I'm now looking at trying to make the simplest possible single cell stackable BMS.
"attiny24"
why do you need a divider though, and a voltage reference in that case?
fwiw, this is a pretty deep rabbit hole though, and you should know how to program to work with microcontrollers effectively. I did sort out an assembly routine for the tiny44 once (same as 24), no hardware uart made assembly the only choice for timing (literally counting instructions). It had majority vote, and I reduced the frame size (below what a typical hardware uart would allow) so it would be good without a crystal oscillator, in daisy chain (tx of cell 0 goes to rx of cell 1, etc). Auto addressing (command packet had counter that each node stored and incremented and forwarded). chain functions, like just give me the max voltage in the string, or the min voltage, or the sum, plus individually addressable voltages, with room for a temperature reading as well (thermistor, with max and min chain commands and apa), plus an led to help troubleshooting (i.e. follow the chain till the led's stop lighting for network problems, or look for the blinking led to identify the battery in question) and sleep/wake modes.
It wasn't one cpu per cell though, but easily modifiable for such, it is literally just the cpu and an opto for bare minimum at that point since the voltage range is acceptable. Though you still may need a calibration step after assembly (and it might need to measure vcc and internal temp to be accurate).
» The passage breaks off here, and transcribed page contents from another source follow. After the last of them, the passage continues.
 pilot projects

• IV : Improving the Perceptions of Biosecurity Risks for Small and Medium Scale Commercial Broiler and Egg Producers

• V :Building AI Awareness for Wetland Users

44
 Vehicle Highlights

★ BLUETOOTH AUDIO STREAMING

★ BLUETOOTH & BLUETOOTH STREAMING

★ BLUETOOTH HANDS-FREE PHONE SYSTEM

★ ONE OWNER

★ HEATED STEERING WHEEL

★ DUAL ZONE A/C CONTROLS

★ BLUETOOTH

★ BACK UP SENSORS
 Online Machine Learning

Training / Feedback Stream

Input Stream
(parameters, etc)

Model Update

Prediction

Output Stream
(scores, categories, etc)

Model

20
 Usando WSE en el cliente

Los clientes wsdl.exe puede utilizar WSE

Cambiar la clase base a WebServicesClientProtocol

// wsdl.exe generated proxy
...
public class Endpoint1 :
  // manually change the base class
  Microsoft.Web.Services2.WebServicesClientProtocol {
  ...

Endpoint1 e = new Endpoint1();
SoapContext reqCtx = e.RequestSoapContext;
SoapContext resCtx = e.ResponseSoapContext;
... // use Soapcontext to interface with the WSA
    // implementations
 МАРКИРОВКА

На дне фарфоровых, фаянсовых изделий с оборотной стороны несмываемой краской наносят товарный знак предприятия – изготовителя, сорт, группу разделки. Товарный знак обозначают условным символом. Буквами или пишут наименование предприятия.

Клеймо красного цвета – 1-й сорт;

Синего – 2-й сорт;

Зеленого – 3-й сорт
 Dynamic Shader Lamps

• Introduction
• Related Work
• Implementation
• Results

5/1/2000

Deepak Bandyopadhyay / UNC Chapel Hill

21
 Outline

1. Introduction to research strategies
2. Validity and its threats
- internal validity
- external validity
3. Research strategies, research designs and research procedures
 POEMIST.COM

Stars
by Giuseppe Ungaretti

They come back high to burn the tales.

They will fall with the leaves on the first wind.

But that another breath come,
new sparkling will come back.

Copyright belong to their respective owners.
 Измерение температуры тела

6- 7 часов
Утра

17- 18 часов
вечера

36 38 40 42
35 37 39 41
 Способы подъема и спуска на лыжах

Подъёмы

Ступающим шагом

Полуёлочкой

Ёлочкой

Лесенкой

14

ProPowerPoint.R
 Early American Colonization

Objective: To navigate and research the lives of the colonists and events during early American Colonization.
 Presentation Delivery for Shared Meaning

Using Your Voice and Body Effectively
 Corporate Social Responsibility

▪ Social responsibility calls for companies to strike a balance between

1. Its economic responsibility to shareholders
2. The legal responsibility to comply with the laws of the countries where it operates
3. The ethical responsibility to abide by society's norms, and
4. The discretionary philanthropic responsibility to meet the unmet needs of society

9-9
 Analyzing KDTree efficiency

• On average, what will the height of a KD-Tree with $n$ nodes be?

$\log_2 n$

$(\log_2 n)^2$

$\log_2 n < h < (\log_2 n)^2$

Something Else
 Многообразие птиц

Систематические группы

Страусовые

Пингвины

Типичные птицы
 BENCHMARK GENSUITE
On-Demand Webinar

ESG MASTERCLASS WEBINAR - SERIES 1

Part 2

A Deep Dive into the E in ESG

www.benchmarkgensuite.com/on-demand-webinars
so while "simplest" can be optimized for hardware, it doesn't make the software (the part you are avoiding
) simpler. Siloing hardware from software in microcontrollers while trying to optimize is a bad mix. If you can wash your hands at the programming side, then by the same token the programmer can wash their hands at the hardware side, and just make whatever you give them work, more or less, suboptimally.
Though I'm concerned that you are ignoring very relevant comments regarding methodology, as if you see fortune in this direction, and that is what kills batteries and floods the market with junk. I think you missed that ship by about 8 years though.